Extracted text:

- - - - -

The Appellants contend the Bankruptcy Court's injunction prohibits them from appearing in proceedings before the FCC. The Appellants contend the Bankruptcy Court has no jurisdiction over proceedings before the FCC, and cannot issue orders regulating the Appellants' filings before that body. The Appellants base this argument in the assertions that the FCC has exclusive jurisdiction over all matters relating to the broadcast license, and that the broadcast license is not property of the estate and therefore is not subject to the protections of the automatic stay.

A. A Bankruptcy Court Is Not Per Se Prohibited From Enjoining Proceedings Before The FCC.

Section 301 of Title 47, United States Code, governing licenses for radio communication, provides:

It is the purpose of this chapter, among other things, to maintain the control of the United States over all the channels of radio transmission; and to provide for the use of such channels, but not the ownership thereof, by persons for limited periods of time, under licenses granted by Federal authority, and no such license shall be construed to create any right, beyond the terms, conditions, and periods of the license. No person shall use or operate any apparatus for the transmission of energy or communications or signals by radio . . . except under and in accordance with this chapter and with a license in that behalf *311 granted under the provisions of this chapter.

- - - - -

Extracted information:
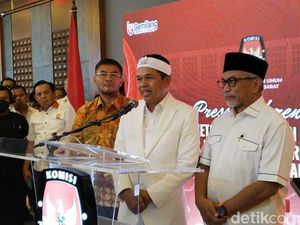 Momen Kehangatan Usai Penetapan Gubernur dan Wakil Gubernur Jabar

- - - - -

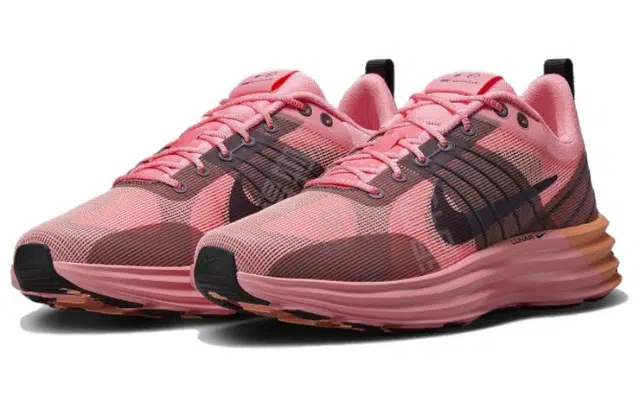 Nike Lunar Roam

- - - - -

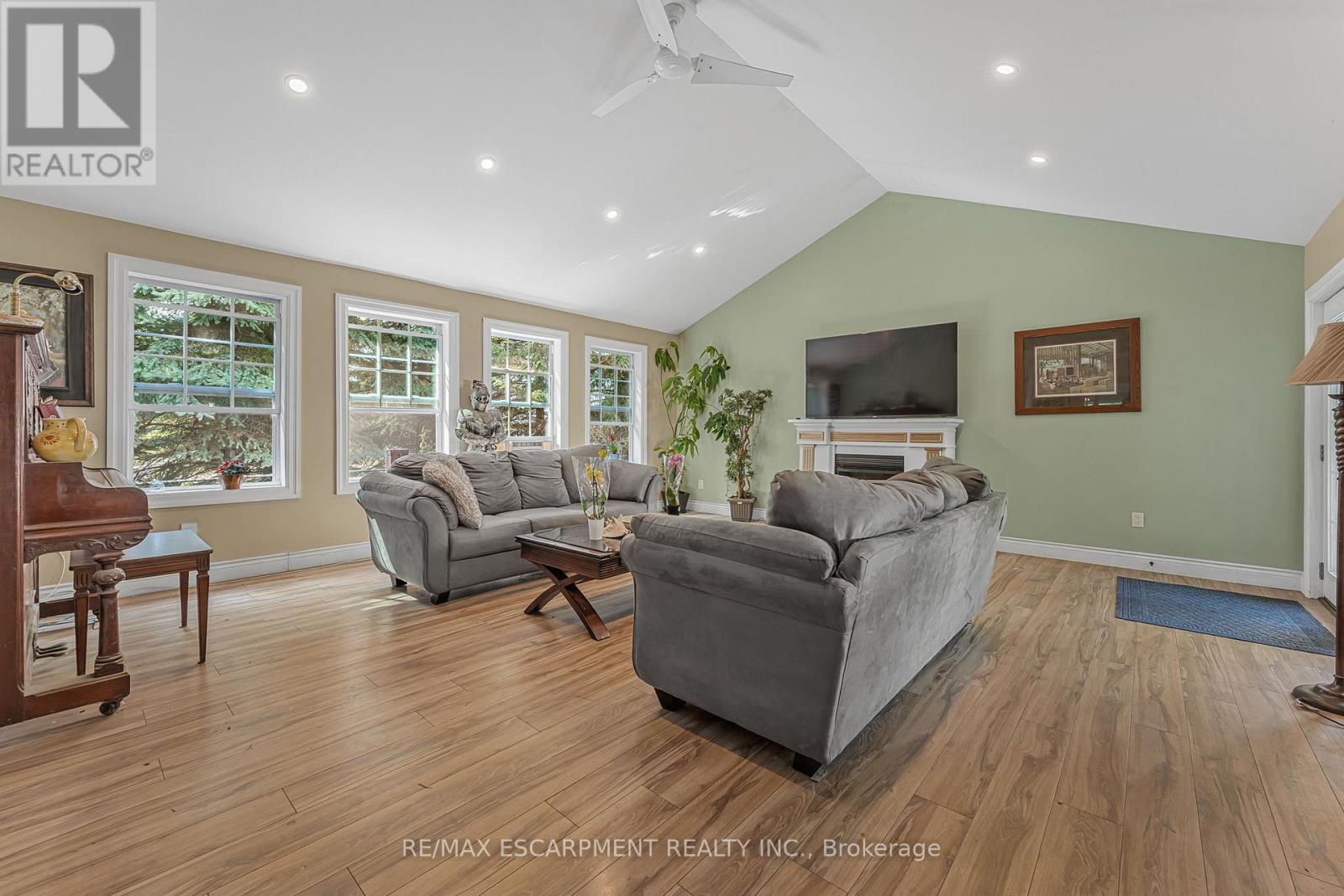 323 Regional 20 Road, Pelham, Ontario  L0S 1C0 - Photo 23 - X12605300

- - - - -

What is needed: In the bankruptcy appeal excerpt, what does Section 301 of Title 47, United States Code, govern?

Answer section: Licenses for radio communication.